-- Start of SUPPLIED MATERIAL --

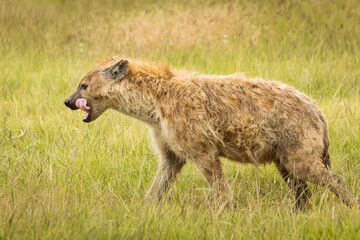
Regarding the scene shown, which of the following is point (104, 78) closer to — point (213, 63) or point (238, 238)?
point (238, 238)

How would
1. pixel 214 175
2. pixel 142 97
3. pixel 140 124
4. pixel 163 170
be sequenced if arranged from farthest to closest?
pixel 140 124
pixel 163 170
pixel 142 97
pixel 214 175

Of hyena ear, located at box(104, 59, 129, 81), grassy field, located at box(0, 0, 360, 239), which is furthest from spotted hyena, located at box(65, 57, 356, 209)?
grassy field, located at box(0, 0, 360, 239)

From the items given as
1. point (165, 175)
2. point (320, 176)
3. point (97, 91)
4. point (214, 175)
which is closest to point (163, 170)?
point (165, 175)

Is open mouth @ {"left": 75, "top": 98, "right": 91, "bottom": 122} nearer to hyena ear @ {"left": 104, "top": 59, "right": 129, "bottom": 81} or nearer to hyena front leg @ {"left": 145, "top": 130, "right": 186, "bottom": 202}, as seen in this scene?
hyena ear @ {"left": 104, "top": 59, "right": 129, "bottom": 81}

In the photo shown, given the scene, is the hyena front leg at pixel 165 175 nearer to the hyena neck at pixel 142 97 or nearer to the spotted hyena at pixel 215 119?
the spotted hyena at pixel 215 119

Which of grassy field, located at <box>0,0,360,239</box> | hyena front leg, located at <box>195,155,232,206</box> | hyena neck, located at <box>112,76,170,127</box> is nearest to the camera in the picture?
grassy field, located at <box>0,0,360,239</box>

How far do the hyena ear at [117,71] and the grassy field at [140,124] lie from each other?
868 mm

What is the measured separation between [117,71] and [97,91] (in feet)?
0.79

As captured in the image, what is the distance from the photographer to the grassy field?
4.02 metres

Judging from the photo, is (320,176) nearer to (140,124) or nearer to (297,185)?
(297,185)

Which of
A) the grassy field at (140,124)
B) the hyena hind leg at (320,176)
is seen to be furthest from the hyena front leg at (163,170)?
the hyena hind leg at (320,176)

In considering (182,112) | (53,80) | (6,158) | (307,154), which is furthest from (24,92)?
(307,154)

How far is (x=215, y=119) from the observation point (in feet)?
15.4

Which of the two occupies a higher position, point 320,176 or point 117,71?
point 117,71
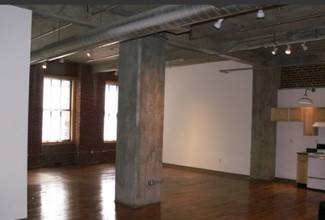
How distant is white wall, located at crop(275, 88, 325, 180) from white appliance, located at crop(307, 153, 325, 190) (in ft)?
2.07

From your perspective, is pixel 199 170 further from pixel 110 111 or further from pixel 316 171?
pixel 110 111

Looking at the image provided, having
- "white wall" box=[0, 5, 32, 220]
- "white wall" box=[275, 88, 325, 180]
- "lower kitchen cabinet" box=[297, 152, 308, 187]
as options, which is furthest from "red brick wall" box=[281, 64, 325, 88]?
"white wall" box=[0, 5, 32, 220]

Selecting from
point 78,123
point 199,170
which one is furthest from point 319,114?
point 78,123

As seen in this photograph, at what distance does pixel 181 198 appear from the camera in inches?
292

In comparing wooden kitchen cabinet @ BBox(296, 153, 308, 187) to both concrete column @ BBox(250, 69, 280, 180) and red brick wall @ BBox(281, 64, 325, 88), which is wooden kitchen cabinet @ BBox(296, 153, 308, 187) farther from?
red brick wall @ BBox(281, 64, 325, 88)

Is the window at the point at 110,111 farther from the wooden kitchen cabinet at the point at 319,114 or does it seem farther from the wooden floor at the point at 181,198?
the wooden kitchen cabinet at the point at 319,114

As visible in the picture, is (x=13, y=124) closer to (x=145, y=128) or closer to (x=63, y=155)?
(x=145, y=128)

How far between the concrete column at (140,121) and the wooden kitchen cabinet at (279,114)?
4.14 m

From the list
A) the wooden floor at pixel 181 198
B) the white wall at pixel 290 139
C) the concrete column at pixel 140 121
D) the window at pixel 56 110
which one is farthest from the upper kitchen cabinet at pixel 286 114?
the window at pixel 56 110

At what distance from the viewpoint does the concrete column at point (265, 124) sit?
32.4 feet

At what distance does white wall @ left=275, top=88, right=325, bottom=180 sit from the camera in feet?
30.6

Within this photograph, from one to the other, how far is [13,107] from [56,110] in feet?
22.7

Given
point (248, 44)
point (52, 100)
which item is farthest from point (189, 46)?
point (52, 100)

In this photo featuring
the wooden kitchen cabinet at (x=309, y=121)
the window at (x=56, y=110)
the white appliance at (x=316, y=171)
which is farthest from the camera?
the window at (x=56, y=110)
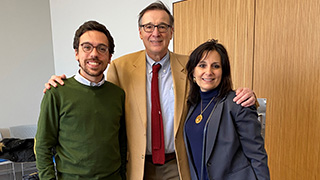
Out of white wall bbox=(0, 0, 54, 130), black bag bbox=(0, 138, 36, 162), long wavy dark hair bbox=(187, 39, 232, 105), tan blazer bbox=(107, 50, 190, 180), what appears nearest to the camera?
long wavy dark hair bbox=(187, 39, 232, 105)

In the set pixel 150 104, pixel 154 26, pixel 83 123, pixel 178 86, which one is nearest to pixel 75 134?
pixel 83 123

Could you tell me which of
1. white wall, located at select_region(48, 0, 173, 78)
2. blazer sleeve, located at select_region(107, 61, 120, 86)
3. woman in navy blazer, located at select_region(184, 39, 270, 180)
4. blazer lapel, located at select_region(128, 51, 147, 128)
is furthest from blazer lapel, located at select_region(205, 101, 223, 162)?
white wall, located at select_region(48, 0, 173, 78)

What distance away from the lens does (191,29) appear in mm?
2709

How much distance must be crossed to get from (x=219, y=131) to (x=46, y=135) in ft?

-- End of SUPPLIED MATERIAL --

**WHAT THE EXERCISE ASKS**:
Format every line of the rows above as a JSON list of strings, one string per line, leaving out blank lines and the pictures.

**WORKED SOLUTION**:
[
  "Regarding the scene shown, which of the following is point (104, 78) closer to — point (213, 63) or point (238, 238)?",
  "point (238, 238)",
  "How would",
  "1. pixel 214 175",
  "2. pixel 142 97",
  "3. pixel 140 124",
  "4. pixel 163 170",
  "be sequenced if arranged from farthest to closest?",
  "pixel 140 124",
  "pixel 163 170",
  "pixel 142 97",
  "pixel 214 175",
  "Of hyena ear, located at box(104, 59, 129, 81), grassy field, located at box(0, 0, 360, 239), which is furthest from spotted hyena, located at box(65, 57, 356, 209)?",
  "grassy field, located at box(0, 0, 360, 239)",
  "From the items given as",
  "1. point (165, 175)",
  "2. point (320, 176)",
  "3. point (97, 91)",
  "4. point (214, 175)",
  "which is closest to point (163, 170)?",
  "point (165, 175)",
  "Is open mouth @ {\"left\": 75, \"top\": 98, \"right\": 91, \"bottom\": 122} nearer to hyena ear @ {\"left\": 104, \"top\": 59, \"right\": 129, \"bottom\": 81} or nearer to hyena front leg @ {\"left\": 145, \"top\": 130, \"right\": 186, \"bottom\": 202}, as seen in this scene?",
  "hyena ear @ {\"left\": 104, \"top\": 59, \"right\": 129, \"bottom\": 81}",
  "In the photo shown, given the scene, is the hyena front leg at pixel 165 175 nearer to the hyena neck at pixel 142 97 or nearer to the spotted hyena at pixel 215 119?",
  "the spotted hyena at pixel 215 119",
  "Which of grassy field, located at <box>0,0,360,239</box> | hyena front leg, located at <box>195,155,232,206</box> | hyena neck, located at <box>112,76,170,127</box> is nearest to the camera in the picture?",
  "grassy field, located at <box>0,0,360,239</box>",
  "How far do the hyena ear at [117,71] and the grassy field at [140,124] lie from each other?",
  "868 mm",
  "What is the measured separation between [117,71] and [97,91] (in feet)?",
  "0.79",
  "As captured in the image, what is the distance from the photographer to the grassy field?",
  "4.02 metres",
  "Judging from the photo, is (320,176) nearer to (140,124) or nearer to (297,185)?",
  "(297,185)",
  "Which of",
  "A) the grassy field at (140,124)",
  "B) the hyena hind leg at (320,176)",
  "is seen to be furthest from the hyena front leg at (163,170)?",
  "the hyena hind leg at (320,176)",
  "In considering (182,112) | (53,80) | (6,158) | (307,154), which is furthest from (24,92)?",
  "(307,154)",
  "How far is (x=215, y=119) from the observation point (in feet)?",
  "15.4",
  "Which of the two occupies a higher position, point 320,176 or point 117,71?",
  "point 117,71",
  "How distant is white wall, located at crop(275, 88, 325, 180) from white appliance, located at crop(307, 153, 325, 190) (in ft)?",
  "2.07",
  "From your perspective, is pixel 199 170 further from pixel 110 111 or further from pixel 316 171?",
  "pixel 110 111",
  "Looking at the image provided, having",
  "- \"white wall\" box=[0, 5, 32, 220]",
  "- \"white wall\" box=[275, 88, 325, 180]",
  "- \"lower kitchen cabinet\" box=[297, 152, 308, 187]",
  "as options, which is furthest from \"red brick wall\" box=[281, 64, 325, 88]?",
  "\"white wall\" box=[0, 5, 32, 220]",
  "Selecting from",
  "point 78,123",
  "point 199,170",
  "which one is furthest from point 319,114?",
  "point 78,123",
  "As seen in this photograph, at what distance does pixel 181 198 appear from the camera in inches?",
  "292",
  "In comparing wooden kitchen cabinet @ BBox(296, 153, 308, 187) to both concrete column @ BBox(250, 69, 280, 180) and red brick wall @ BBox(281, 64, 325, 88), which is wooden kitchen cabinet @ BBox(296, 153, 308, 187) farther from?",
  "red brick wall @ BBox(281, 64, 325, 88)",
  "Is the window at the point at 110,111 farther from the wooden kitchen cabinet at the point at 319,114 or does it seem farther from the wooden floor at the point at 181,198?",
  "the wooden kitchen cabinet at the point at 319,114",
  "As visible in the picture, is (x=13, y=124) closer to (x=145, y=128) or closer to (x=63, y=155)?",
  "(x=145, y=128)",
  "How far between the concrete column at (140,121) and the wooden kitchen cabinet at (279,114)?",
  "4.14 m",
  "From the list",
  "A) the wooden floor at pixel 181 198",
  "B) the white wall at pixel 290 139",
  "C) the concrete column at pixel 140 121",
  "D) the window at pixel 56 110",
  "which one is farthest from the upper kitchen cabinet at pixel 286 114?",
  "the window at pixel 56 110",
  "At what distance from the viewpoint does the concrete column at point (265, 124) sit?",
  "32.4 feet",
  "At what distance does white wall @ left=275, top=88, right=325, bottom=180 sit from the camera in feet?",
  "30.6",
  "Within this photograph, from one to the other, how far is [13,107] from [56,110] in feet?",
  "22.7",
  "Given",
  "point (248, 44)",
  "point (52, 100)",
  "which item is farthest from point (189, 46)?",
  "point (52, 100)",
  "In this photo featuring",
  "the wooden kitchen cabinet at (x=309, y=121)",
  "the window at (x=56, y=110)",
  "the white appliance at (x=316, y=171)",
  "which is farthest from the camera?",
  "the window at (x=56, y=110)",
  "Out of white wall bbox=(0, 0, 54, 130), black bag bbox=(0, 138, 36, 162), long wavy dark hair bbox=(187, 39, 232, 105), tan blazer bbox=(107, 50, 190, 180), what appears nearest to the camera?",
  "long wavy dark hair bbox=(187, 39, 232, 105)",
  "In the set pixel 150 104, pixel 154 26, pixel 83 123, pixel 178 86, which one is nearest to pixel 75 134?",
  "pixel 83 123",
  "Could you tell me which of",
  "1. white wall, located at select_region(48, 0, 173, 78)",
  "2. blazer sleeve, located at select_region(107, 61, 120, 86)",
  "3. woman in navy blazer, located at select_region(184, 39, 270, 180)",
  "4. blazer lapel, located at select_region(128, 51, 147, 128)",
  "is furthest from blazer lapel, located at select_region(205, 101, 223, 162)?",
  "white wall, located at select_region(48, 0, 173, 78)",
  "What distance away from the lens does (191,29) appear in mm?",
  "2709",
  "How much distance must be crossed to get from (x=219, y=131) to (x=46, y=135) in ft?"
]